Welcome to Elo 2.0! See the most recent blog post to learn more.
2017 June 13 (Adam)

2010 and 2011 were integrated into the system a couple days ago. This update added 46 tournaments and just short of 170,000 matches. This pushes us over the 300 tournament mark. There’s 1.49 million matches of Magic catalogued here. Based on the data from a couple posts ago, I think we’re at about 48.6% of all tournaments and maybe 55% of what we can possibly get. I’m hoping to stay on the pace of two years every two months like I’ve done so far, but we do have some behind the scenes work to do as well, so we shall see. The next two years total 48 tournaments, but the tournaments are also getting smaller, so my fingers are crossed that the total amount of stuff to swim through will decrease. Unsurprisingly I’m getting faster and faster at the curating process, but there’s a lot of name-reformatting that has to happen between scraping the raw data and adding it to the site. For 2010-11, the raw data had 17784 unfamiliar names and the curating process pared that down to 11521 new people. Naturally I missed some, and also some entries have data from multiple people in them. But this is what’s gained from working on the data some.
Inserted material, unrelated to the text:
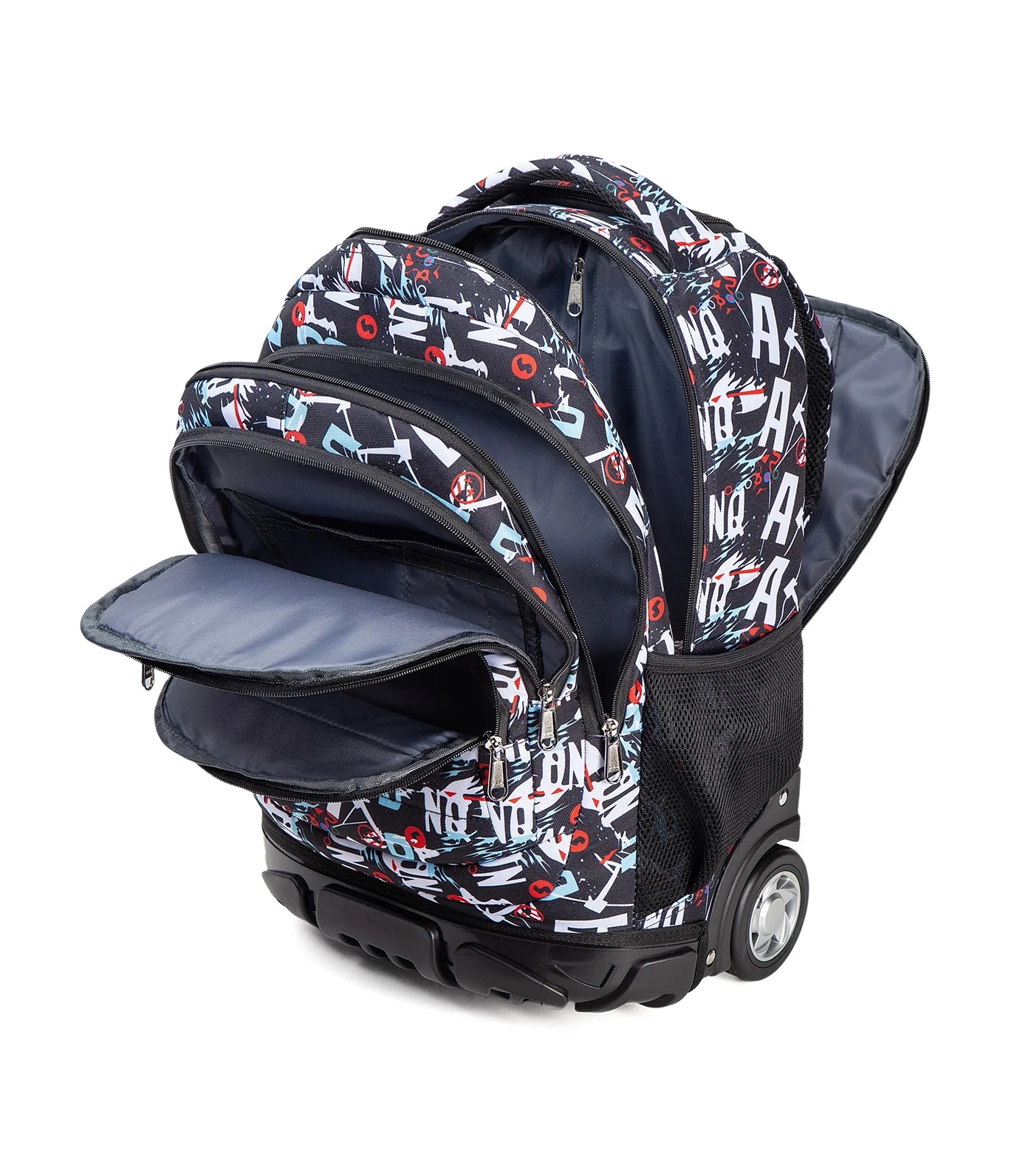 Product image 45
At the moment K = 36 still. I thought K = 30 or K = 32 would give more predictive power, but there’s a baseline level of noise that no value of K seems to mitigate. I thought this comes from the fact that people near 1500 are often grossly misrated, but the effect seems to persist even when we only look at people who have already played 25 matches (admittedly a much smaller data set). I’m still messing around with variable-K schemes and other slightly more complicated rating methods, but I’m not going to change anything until I get something that I can confidently say fits the data better than what we have now. Otherwise there’s no reason not to prefer continuity. I put some data together for this update, but I think I can present it better than I am right now, so I’m going to take a few extra days to improve it before I share.

We still don’t have a big problem with inactive players: it’s true that 22642/146738 people in the database haven’t played since before 1/1/13, but only 42(!) of those 22642 people have a rating of 1700+. (The highest rated such player is Ian Duke, at 1902.) I haven’t figured out exactly what should happen if people play in an event after a long layoff, but isn’t a big problem either — only about 1350 people have had a gap of more than 200 tournaments (4-5 years) in their histories, and only 26 of those have a rating over 1700 currently. Probably there should be some sort of regression to the mean or something, but I bet doing nothing is fine too. As an extreme example, Corey Baumeister made the finals of GP Miami 2015 after a 3+ year layoff. We’ll see what happens as we keep going back in time. I just don’t want to discover that a spot in the top 30 is frozen on someone who stopped playing in 2005. At the least we’ll set it up so that the rankings calculation only take into account people who have played within the last couple of years. There are people like Xu Su out there who don’t play much but are very good when they play. (Finals of consecutive events, two years apart!) (But I assume real life made him decline the PT invites.) I don’t want to cut those sorts of people out due to a hyper-focus on the week-to-week grind of the tour.